The Democratic senators released a redacted letter they had sent to CIA Director William Burns and Director of National Intelligence Avril Haines on April 13 last year regarding the program.

The CIA has “secretly conducted its own bulk program” under Executive Order 12333, according to the letter, and it has done so “entirely outside the statutory framework that Congress and the public believe govern this collection, and without any of the judicial, congressional or even executive branch oversight that comes with [Foreign Intelligence Surveillance Act] collection.”

“This basic fact has been kept from the public and from Congress,” Wyden and Heinrich wrote.

The Democratic lawmakers urged Burns and Haines to declassify information on the program.

The letter claimed that the Senate Intelligence Committee wasn’t aware of the CIA’s secret collection until the month before, when the agency turned over a report on it. An anonymous intelligence official told the New York Times that the committee did know about the program, just not the systems for storing and probing the data that was collected.

Wyden and Heinrich did not provide details on the program in the letter or their announcement on Thursday, such as who was being surveilled and what the full scope of the program was.

The CIA’s privacy and civil liberties officer, Kristi Scott, told the New York Times that the intelligence agency is “committed to transparency consistent with our obligation to protect intelligence sources and methods.”

“C.I.A. recognizes and takes very seriously our obligation to respect the privacy and civil liberties of U.S. persons in the conduct of our vital national security mission, and conducts our activities, including collection activities, in compliance with U.S. law, Executive Order 12333 and our attorney general guidelines,” she said.

Supplied material –
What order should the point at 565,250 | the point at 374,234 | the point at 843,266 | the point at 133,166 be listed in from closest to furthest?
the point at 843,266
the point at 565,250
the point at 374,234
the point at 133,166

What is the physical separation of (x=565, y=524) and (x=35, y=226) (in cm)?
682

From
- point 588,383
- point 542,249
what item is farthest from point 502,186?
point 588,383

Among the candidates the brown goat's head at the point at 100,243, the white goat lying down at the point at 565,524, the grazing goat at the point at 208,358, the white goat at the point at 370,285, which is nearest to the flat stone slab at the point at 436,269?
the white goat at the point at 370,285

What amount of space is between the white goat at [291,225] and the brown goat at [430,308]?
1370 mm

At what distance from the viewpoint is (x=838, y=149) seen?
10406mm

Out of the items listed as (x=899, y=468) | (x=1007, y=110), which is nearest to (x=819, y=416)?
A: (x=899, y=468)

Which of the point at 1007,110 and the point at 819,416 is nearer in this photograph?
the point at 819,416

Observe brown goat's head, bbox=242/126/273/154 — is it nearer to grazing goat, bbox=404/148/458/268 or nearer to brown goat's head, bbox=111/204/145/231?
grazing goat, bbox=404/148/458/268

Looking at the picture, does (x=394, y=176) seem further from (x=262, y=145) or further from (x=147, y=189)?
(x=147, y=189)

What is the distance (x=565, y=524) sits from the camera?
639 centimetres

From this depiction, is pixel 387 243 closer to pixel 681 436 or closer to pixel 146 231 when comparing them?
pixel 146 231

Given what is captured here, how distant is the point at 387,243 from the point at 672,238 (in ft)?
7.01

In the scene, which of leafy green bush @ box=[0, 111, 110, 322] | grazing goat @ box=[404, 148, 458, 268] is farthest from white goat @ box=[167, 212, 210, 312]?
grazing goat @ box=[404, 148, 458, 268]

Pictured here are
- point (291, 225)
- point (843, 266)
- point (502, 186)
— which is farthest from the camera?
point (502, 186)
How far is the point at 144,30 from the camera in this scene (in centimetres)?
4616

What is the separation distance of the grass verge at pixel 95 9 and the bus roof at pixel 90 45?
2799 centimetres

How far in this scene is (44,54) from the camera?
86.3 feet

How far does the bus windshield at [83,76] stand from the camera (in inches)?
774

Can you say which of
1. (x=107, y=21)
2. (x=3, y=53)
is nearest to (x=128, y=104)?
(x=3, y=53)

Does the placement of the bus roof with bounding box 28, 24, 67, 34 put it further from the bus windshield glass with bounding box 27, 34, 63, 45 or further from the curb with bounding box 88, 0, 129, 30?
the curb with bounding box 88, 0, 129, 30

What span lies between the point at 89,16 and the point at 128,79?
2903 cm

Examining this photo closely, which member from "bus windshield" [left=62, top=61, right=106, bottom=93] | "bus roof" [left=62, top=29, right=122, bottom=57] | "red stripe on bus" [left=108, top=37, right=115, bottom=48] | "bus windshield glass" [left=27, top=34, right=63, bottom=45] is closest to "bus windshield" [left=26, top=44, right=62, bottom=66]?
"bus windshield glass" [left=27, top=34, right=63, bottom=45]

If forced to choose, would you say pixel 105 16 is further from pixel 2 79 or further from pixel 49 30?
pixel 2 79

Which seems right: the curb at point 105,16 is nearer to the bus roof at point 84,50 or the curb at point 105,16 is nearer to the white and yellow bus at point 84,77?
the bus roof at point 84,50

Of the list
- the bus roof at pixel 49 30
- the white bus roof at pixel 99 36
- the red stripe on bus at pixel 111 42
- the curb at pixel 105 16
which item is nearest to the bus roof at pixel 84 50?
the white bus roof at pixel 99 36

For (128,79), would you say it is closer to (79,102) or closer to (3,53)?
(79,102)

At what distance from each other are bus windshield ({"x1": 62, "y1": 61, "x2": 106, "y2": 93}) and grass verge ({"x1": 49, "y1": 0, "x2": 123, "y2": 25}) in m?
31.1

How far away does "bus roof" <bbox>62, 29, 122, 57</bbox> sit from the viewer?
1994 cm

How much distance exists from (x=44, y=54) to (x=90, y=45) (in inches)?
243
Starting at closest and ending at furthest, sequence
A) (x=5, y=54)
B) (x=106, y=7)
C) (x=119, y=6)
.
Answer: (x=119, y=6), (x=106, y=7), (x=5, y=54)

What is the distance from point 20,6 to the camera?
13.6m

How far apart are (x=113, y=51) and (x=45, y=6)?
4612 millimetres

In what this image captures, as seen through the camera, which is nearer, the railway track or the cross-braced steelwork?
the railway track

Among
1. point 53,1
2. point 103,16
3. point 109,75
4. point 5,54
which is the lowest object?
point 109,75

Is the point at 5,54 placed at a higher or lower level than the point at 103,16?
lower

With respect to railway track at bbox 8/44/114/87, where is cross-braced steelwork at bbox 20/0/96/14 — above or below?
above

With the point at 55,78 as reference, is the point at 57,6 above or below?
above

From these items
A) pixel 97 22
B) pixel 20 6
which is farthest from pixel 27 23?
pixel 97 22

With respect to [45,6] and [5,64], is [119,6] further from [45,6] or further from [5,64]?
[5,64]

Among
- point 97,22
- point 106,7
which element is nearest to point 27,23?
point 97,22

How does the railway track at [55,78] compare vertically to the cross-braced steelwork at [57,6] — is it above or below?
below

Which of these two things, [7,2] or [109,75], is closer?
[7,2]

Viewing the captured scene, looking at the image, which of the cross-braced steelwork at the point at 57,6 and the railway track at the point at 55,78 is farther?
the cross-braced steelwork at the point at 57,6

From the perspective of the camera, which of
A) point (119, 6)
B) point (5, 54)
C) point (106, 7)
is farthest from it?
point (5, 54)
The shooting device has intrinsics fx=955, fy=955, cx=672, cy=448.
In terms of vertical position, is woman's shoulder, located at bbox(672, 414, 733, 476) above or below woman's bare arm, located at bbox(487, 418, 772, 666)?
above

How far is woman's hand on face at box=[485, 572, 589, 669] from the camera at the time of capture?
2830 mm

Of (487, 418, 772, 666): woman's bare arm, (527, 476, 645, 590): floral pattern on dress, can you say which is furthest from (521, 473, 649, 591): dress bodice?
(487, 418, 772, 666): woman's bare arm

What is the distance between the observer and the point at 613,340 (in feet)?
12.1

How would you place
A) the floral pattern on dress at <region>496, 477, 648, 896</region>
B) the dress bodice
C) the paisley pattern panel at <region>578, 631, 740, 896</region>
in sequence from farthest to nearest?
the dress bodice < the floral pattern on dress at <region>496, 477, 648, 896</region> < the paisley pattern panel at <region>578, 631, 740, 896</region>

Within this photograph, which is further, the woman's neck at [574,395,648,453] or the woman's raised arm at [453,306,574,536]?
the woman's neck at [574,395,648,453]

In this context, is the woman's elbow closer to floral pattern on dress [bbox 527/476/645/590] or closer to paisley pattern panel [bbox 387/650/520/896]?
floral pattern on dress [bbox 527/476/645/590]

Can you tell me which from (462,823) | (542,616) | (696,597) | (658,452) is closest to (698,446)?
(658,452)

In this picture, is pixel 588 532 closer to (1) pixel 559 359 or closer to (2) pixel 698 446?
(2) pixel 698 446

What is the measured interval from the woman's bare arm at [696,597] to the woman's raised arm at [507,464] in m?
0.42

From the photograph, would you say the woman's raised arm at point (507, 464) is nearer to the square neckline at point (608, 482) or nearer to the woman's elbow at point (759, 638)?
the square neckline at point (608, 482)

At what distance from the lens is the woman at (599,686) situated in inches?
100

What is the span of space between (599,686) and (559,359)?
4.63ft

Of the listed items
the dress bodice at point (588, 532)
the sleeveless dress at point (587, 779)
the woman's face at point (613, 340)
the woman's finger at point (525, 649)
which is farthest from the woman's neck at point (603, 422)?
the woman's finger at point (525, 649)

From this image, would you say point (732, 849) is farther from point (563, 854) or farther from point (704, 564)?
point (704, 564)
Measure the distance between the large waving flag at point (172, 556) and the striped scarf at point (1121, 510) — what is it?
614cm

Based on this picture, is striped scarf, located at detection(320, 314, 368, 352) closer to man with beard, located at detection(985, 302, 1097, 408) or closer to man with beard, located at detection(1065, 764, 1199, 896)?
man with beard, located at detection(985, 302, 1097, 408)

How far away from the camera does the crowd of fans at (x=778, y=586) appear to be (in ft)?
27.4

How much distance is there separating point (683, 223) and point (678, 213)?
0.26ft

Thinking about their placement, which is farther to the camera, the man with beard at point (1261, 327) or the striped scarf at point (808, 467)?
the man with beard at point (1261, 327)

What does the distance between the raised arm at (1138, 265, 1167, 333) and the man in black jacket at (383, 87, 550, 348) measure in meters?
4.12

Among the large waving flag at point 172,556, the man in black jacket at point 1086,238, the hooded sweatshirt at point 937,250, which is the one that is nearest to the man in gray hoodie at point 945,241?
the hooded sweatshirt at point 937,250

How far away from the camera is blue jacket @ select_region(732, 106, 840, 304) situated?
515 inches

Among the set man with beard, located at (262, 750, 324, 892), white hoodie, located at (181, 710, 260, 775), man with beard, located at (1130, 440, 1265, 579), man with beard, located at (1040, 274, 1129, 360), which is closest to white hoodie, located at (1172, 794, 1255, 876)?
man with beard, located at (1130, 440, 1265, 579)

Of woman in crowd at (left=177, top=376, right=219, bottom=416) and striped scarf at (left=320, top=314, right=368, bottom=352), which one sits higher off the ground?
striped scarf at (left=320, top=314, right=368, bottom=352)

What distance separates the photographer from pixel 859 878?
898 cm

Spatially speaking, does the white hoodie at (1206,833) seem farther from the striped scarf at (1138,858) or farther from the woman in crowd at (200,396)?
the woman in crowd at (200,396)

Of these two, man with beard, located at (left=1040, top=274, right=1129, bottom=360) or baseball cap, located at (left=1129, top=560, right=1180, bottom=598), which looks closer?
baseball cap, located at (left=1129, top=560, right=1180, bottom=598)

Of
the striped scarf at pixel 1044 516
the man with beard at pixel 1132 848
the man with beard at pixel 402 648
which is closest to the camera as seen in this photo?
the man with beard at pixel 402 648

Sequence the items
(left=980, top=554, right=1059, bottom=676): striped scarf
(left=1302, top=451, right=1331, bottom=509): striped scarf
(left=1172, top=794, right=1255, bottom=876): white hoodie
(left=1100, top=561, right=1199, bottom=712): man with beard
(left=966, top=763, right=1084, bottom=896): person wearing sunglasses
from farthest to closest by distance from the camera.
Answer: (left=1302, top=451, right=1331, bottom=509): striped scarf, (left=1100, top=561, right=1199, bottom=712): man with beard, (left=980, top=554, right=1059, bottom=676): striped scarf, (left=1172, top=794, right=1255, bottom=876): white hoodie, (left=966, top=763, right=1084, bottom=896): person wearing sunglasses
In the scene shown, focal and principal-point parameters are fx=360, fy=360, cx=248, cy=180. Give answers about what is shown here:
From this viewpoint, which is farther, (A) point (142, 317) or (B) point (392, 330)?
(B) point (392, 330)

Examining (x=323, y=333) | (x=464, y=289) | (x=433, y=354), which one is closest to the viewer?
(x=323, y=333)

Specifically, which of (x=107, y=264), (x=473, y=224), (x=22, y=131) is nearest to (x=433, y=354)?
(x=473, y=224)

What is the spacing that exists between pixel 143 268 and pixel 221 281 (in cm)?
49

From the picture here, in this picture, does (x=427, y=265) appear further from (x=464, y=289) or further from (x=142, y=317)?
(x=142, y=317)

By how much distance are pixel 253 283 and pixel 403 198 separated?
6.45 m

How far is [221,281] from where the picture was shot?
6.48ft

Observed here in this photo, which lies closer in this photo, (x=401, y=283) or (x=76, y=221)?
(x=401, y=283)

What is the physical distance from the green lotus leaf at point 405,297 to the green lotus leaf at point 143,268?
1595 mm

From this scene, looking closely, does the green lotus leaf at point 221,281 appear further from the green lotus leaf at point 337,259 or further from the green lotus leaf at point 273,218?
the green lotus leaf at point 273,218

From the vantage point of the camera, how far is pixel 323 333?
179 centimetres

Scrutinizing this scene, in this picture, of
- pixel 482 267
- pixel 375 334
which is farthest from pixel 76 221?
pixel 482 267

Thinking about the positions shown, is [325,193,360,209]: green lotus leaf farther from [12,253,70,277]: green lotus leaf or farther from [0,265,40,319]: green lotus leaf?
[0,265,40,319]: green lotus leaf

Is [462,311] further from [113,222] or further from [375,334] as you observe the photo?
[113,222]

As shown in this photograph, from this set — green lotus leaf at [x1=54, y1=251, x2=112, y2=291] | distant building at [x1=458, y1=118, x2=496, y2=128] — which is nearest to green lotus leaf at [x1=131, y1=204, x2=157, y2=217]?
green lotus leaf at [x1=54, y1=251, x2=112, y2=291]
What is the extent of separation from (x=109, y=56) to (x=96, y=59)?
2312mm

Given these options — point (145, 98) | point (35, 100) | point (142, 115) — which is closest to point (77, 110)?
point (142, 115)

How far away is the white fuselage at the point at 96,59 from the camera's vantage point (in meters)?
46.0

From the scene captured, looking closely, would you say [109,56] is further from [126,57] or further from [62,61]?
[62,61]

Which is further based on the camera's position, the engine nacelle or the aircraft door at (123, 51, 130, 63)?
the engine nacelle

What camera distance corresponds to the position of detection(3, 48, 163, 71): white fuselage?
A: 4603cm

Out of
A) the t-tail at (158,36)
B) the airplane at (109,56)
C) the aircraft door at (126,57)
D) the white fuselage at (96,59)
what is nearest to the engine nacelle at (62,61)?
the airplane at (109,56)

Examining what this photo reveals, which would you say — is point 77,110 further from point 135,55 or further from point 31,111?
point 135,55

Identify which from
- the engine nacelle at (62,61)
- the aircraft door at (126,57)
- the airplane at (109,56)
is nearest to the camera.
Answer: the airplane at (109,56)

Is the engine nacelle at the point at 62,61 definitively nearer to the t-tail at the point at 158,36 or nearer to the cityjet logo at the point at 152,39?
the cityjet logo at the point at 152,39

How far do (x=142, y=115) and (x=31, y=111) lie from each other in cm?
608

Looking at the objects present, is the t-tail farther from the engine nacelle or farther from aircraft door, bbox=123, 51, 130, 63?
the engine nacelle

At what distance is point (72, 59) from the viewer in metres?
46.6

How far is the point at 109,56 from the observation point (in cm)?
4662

Stated task A –
In the text about the CIA's secret bulk collection program, which executive order did the agency conduct the program under?
Stated task B –
Copy word for word the part of the CIA program text between "The Democratic senators" and "and Heinrich wrote.", inclusive.

Problem solution A –
Executive Order 12333

Problem solution B –
The Democratic senators released a redacted letter they had sent to CIA Director William Burns and Director of National Intelligence Avril Haines on April 13 last year regarding the program.

The CIA has “secretly conducted its own bulk program” under Executive Order 12333, according to the letter, and it has done so “entirely outside the statutory framework that Congress and the public believe govern this collection, and without any of the judicial, congressional or even executive branch oversight that comes with [Foreign Intelligence Surveillance Act] collection.”

“This basic fact has been kept from the public and from Congress,” Wyden and Heinrich wrote.